From af6680bc1c958051af0b6ad607b5a4da4541ae2c Mon Sep 17 00:00:00 2001
From: kohlhaasrebecca <rebecca.kohlhaas@outlook.com>
Date: Thu, 25 Jul 2024 17:06:00 +0200
Subject: [PATCH] Rudimentary checks if PCE for SeqDesign and Sobol' indices

---
 .../post_processing/post_processing.py        | 114 +++---------------
 .../surrogate_models/polynomial_chaos.py      |  33 +++--
 .../surrogate_models/sequential_design.py     |  30 ++++-
 .../surrogate_models/surrogate_models.py      |  17 +--
 4 files changed, 72 insertions(+), 122 deletions(-)

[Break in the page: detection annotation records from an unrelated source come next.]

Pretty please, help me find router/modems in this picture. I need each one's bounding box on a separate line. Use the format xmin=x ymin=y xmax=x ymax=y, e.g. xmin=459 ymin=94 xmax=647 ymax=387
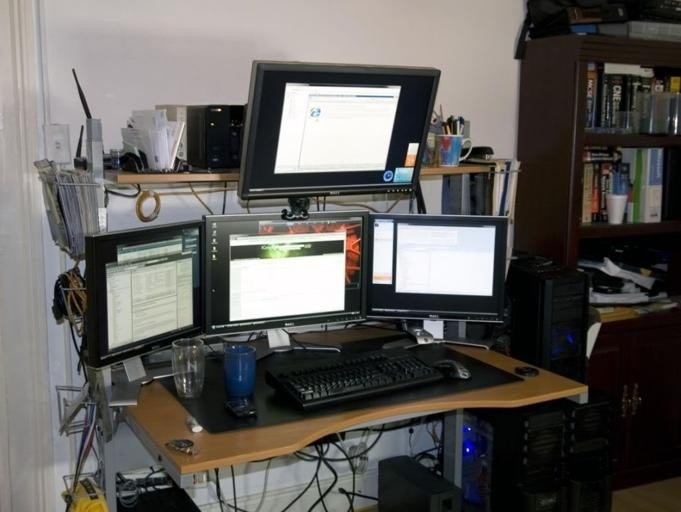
xmin=74 ymin=126 xmax=113 ymax=169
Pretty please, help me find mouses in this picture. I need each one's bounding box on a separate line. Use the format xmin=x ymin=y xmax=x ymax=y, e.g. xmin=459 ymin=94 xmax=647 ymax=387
xmin=430 ymin=359 xmax=473 ymax=380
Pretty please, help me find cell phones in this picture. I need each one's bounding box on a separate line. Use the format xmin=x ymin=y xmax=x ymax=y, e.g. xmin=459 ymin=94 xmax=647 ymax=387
xmin=224 ymin=398 xmax=257 ymax=418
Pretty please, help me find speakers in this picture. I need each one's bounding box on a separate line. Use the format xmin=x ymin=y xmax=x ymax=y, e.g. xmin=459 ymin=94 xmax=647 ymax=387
xmin=186 ymin=103 xmax=246 ymax=173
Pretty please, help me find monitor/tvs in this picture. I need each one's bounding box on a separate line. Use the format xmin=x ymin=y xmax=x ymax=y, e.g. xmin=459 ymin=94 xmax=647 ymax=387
xmin=202 ymin=210 xmax=369 ymax=361
xmin=237 ymin=60 xmax=441 ymax=199
xmin=367 ymin=213 xmax=509 ymax=350
xmin=85 ymin=220 xmax=205 ymax=406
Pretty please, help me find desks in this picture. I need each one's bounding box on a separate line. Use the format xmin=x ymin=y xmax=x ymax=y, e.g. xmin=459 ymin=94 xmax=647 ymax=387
xmin=84 ymin=117 xmax=591 ymax=512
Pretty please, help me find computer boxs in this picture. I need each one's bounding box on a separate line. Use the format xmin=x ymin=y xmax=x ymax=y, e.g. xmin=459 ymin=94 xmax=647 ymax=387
xmin=474 ymin=399 xmax=564 ymax=510
xmin=440 ymin=421 xmax=492 ymax=510
xmin=560 ymin=387 xmax=613 ymax=510
xmin=377 ymin=455 xmax=462 ymax=511
xmin=506 ymin=253 xmax=592 ymax=389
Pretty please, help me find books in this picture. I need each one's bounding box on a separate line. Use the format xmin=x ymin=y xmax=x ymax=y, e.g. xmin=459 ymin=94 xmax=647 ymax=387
xmin=576 ymin=52 xmax=680 ymax=326
xmin=467 ymin=155 xmax=522 ymax=219
xmin=33 ymin=157 xmax=100 ymax=258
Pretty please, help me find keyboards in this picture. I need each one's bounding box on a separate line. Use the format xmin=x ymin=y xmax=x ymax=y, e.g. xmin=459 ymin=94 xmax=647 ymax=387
xmin=266 ymin=350 xmax=445 ymax=410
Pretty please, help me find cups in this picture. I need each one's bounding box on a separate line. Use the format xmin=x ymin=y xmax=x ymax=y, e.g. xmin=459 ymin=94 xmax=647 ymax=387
xmin=603 ymin=192 xmax=629 ymax=225
xmin=222 ymin=344 xmax=257 ymax=399
xmin=168 ymin=337 xmax=208 ymax=399
xmin=432 ymin=131 xmax=473 ymax=167
xmin=613 ymin=108 xmax=641 ymax=136
xmin=633 ymin=91 xmax=672 ymax=136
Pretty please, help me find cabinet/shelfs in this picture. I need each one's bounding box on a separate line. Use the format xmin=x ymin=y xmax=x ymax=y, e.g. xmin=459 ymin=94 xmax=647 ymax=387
xmin=510 ymin=33 xmax=680 ymax=495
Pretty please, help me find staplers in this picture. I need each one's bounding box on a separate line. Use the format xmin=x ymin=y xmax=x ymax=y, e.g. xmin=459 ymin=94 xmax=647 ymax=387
xmin=459 ymin=147 xmax=496 ymax=165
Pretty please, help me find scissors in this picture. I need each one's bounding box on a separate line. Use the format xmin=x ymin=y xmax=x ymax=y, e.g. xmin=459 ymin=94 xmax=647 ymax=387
xmin=430 ymin=105 xmax=442 ymax=128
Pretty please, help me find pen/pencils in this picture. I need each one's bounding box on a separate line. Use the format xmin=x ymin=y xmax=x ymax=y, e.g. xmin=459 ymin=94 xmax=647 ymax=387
xmin=441 ymin=116 xmax=464 ymax=135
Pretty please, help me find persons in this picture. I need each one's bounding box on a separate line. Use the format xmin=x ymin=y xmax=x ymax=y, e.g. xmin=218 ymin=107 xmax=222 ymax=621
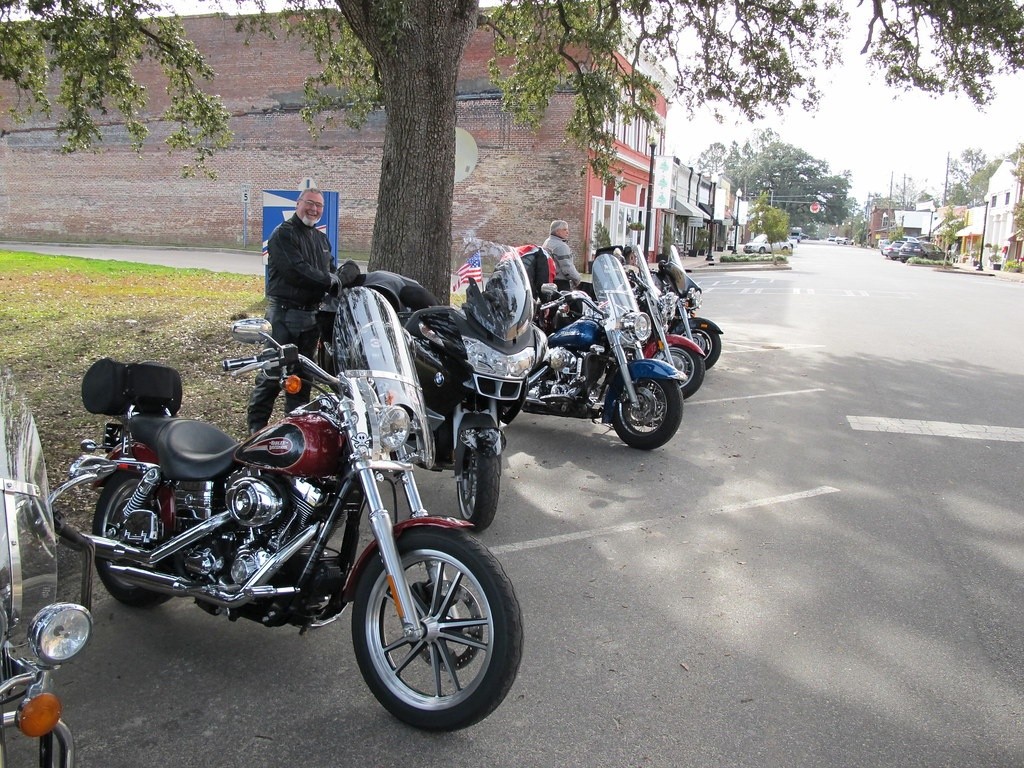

diff --git a/src/bayesvalidrox/post_processing/post_processing.py b/src/bayesvalidrox/post_processing/post_processing.py
index 76452f80b..eaffdff27 100644
--- a/src/bayesvalidrox/post_processing/post_processing.py
+++ b/src/bayesvalidrox/post_processing/post_processing.py
@@ -18,6 +18,7 @@ plt.style.use(os.path.join(os.path.split(__file__)[0],
                            '../', 'bayesvalidrox.mplstyle'))
 
 
+
 class PostProcessing:
     """
     This class provides many helper functions to post-process the trained
@@ -72,7 +73,7 @@ class PostProcessing:
         x_values_orig = self.engine.ExpDesign.x_values
 
         # Compute the moments with the PCEModel object
-        self.pce_means, self.pce_stds = self.compute_pce_moments()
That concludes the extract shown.